I’m considering a T-Rex-24 and I’d like to avoid doing the same mistake again. I want to print BIG stuff. Given this would be my first 3D printer and there aren’t many large “prosumer” printers out there; I would appreciate if someone could set my expectations to the right level.

Besides excruciatingly long print times, are there any other issues I should expect with large prints? I assume such a hefty printer will be reliable and produce repeatable results (i.e. once a “recipe” is found to work, it will consistently and reliably work) right?

I assume repeatable results will require repeatable environment, so I plan on building an enclosure for the printer.

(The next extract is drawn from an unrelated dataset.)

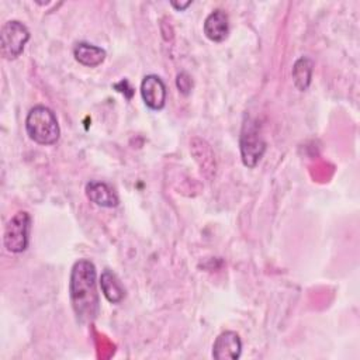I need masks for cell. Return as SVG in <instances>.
<instances>
[{"instance_id": "obj_9", "label": "cell", "mask_w": 360, "mask_h": 360, "mask_svg": "<svg viewBox=\"0 0 360 360\" xmlns=\"http://www.w3.org/2000/svg\"><path fill=\"white\" fill-rule=\"evenodd\" d=\"M202 30H204L205 37L210 41L222 42L229 34V17H228V14L221 8H217V10L211 11L207 15V18L204 20Z\"/></svg>"}, {"instance_id": "obj_13", "label": "cell", "mask_w": 360, "mask_h": 360, "mask_svg": "<svg viewBox=\"0 0 360 360\" xmlns=\"http://www.w3.org/2000/svg\"><path fill=\"white\" fill-rule=\"evenodd\" d=\"M176 86L179 91L184 96H188L193 89V79L187 72H180L176 77Z\"/></svg>"}, {"instance_id": "obj_1", "label": "cell", "mask_w": 360, "mask_h": 360, "mask_svg": "<svg viewBox=\"0 0 360 360\" xmlns=\"http://www.w3.org/2000/svg\"><path fill=\"white\" fill-rule=\"evenodd\" d=\"M69 297L76 319L80 323H89L97 318L100 311L97 271L89 259H79L72 266Z\"/></svg>"}, {"instance_id": "obj_12", "label": "cell", "mask_w": 360, "mask_h": 360, "mask_svg": "<svg viewBox=\"0 0 360 360\" xmlns=\"http://www.w3.org/2000/svg\"><path fill=\"white\" fill-rule=\"evenodd\" d=\"M312 72H314V60L311 58L301 56L294 62L291 75H292L294 86L300 91H305L309 87L311 79H312Z\"/></svg>"}, {"instance_id": "obj_5", "label": "cell", "mask_w": 360, "mask_h": 360, "mask_svg": "<svg viewBox=\"0 0 360 360\" xmlns=\"http://www.w3.org/2000/svg\"><path fill=\"white\" fill-rule=\"evenodd\" d=\"M239 148L242 163L252 169L255 167L266 152V142L259 132V127L252 120H248L240 131Z\"/></svg>"}, {"instance_id": "obj_3", "label": "cell", "mask_w": 360, "mask_h": 360, "mask_svg": "<svg viewBox=\"0 0 360 360\" xmlns=\"http://www.w3.org/2000/svg\"><path fill=\"white\" fill-rule=\"evenodd\" d=\"M30 30L18 20L6 21L0 30V53L4 59H17L30 41Z\"/></svg>"}, {"instance_id": "obj_8", "label": "cell", "mask_w": 360, "mask_h": 360, "mask_svg": "<svg viewBox=\"0 0 360 360\" xmlns=\"http://www.w3.org/2000/svg\"><path fill=\"white\" fill-rule=\"evenodd\" d=\"M86 197L96 205L104 208H114L118 205L120 198L114 188L104 181L90 180L84 187Z\"/></svg>"}, {"instance_id": "obj_4", "label": "cell", "mask_w": 360, "mask_h": 360, "mask_svg": "<svg viewBox=\"0 0 360 360\" xmlns=\"http://www.w3.org/2000/svg\"><path fill=\"white\" fill-rule=\"evenodd\" d=\"M31 215L27 211L15 212L4 226L3 245L10 253H21L28 248Z\"/></svg>"}, {"instance_id": "obj_6", "label": "cell", "mask_w": 360, "mask_h": 360, "mask_svg": "<svg viewBox=\"0 0 360 360\" xmlns=\"http://www.w3.org/2000/svg\"><path fill=\"white\" fill-rule=\"evenodd\" d=\"M141 96L145 105L153 111H159L166 104V84L158 75H146L141 82Z\"/></svg>"}, {"instance_id": "obj_2", "label": "cell", "mask_w": 360, "mask_h": 360, "mask_svg": "<svg viewBox=\"0 0 360 360\" xmlns=\"http://www.w3.org/2000/svg\"><path fill=\"white\" fill-rule=\"evenodd\" d=\"M25 131L30 139L38 145H53L60 136V128L55 112L45 105L32 107L25 118Z\"/></svg>"}, {"instance_id": "obj_10", "label": "cell", "mask_w": 360, "mask_h": 360, "mask_svg": "<svg viewBox=\"0 0 360 360\" xmlns=\"http://www.w3.org/2000/svg\"><path fill=\"white\" fill-rule=\"evenodd\" d=\"M73 56L80 65L87 68H96L104 62L107 53L103 48L97 45L89 42H77L73 46Z\"/></svg>"}, {"instance_id": "obj_11", "label": "cell", "mask_w": 360, "mask_h": 360, "mask_svg": "<svg viewBox=\"0 0 360 360\" xmlns=\"http://www.w3.org/2000/svg\"><path fill=\"white\" fill-rule=\"evenodd\" d=\"M100 288L105 300L111 304H120L125 298V288L111 270L105 269L100 276Z\"/></svg>"}, {"instance_id": "obj_14", "label": "cell", "mask_w": 360, "mask_h": 360, "mask_svg": "<svg viewBox=\"0 0 360 360\" xmlns=\"http://www.w3.org/2000/svg\"><path fill=\"white\" fill-rule=\"evenodd\" d=\"M191 0H188V1H184V3H177V1H170V6L173 7V8H176L177 11H183V10H186L188 6H191Z\"/></svg>"}, {"instance_id": "obj_7", "label": "cell", "mask_w": 360, "mask_h": 360, "mask_svg": "<svg viewBox=\"0 0 360 360\" xmlns=\"http://www.w3.org/2000/svg\"><path fill=\"white\" fill-rule=\"evenodd\" d=\"M242 353V340L235 330L219 333L212 345V357L217 360H236Z\"/></svg>"}]
</instances>
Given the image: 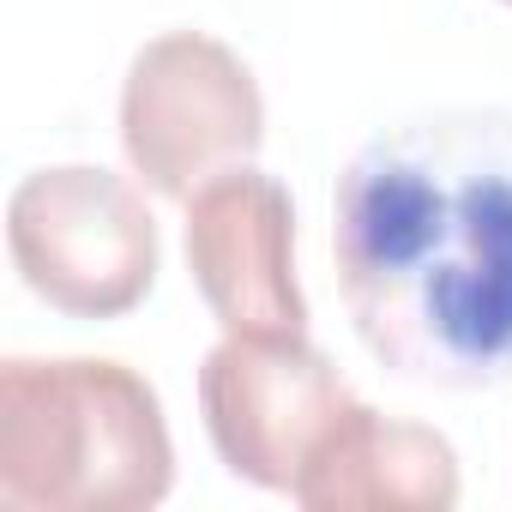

Thanks for your feedback and guidance.

----------


## postmahomeson

well you are considering a good choice because the quality is nice thanks to its bolt thread axis with ball bearings giving good coordination also other good reasons include its foldable , has interchangable parts for the future mindings , so watch the 3d monstr ( but they are focusing at lot on production but they have perfect customer service until about some point july 2015 "which is what i heard" but yeah its perfect but here's what you got to figure out is how many extruders you want 
there are 3d printers of that series and type of extruders of ,2, and 3, and 4 extruder media formats now i e-mailed them and they told me
the Trex 24-2 (which has 2 extruders  is $5,499 usd
the Trex 24-3 with 3 extruders is $5,699 usd
 and the 
Trex-24-4 with 4 extruders in $5,899 usd 

and to make this more evident i am going to give you the reference and time ( susan minzter told me this information on the prices and the date is march 27 , 5:55 pm canadian eastern standred time

-------------------------------------------------
also the only other thing you should worry about is the unit price of material while consitering the durablity , and other material properties like don't go cheap on the miser sites like china wholesale execpt now i can't ignore that china is starting to go away from the cheap dirt and go for quality but we careful with sites like china wholesale and carefully assess the product before you buy it when its cheap because of standreds , ethics , quality , etc so always look for sites with garrentees

----------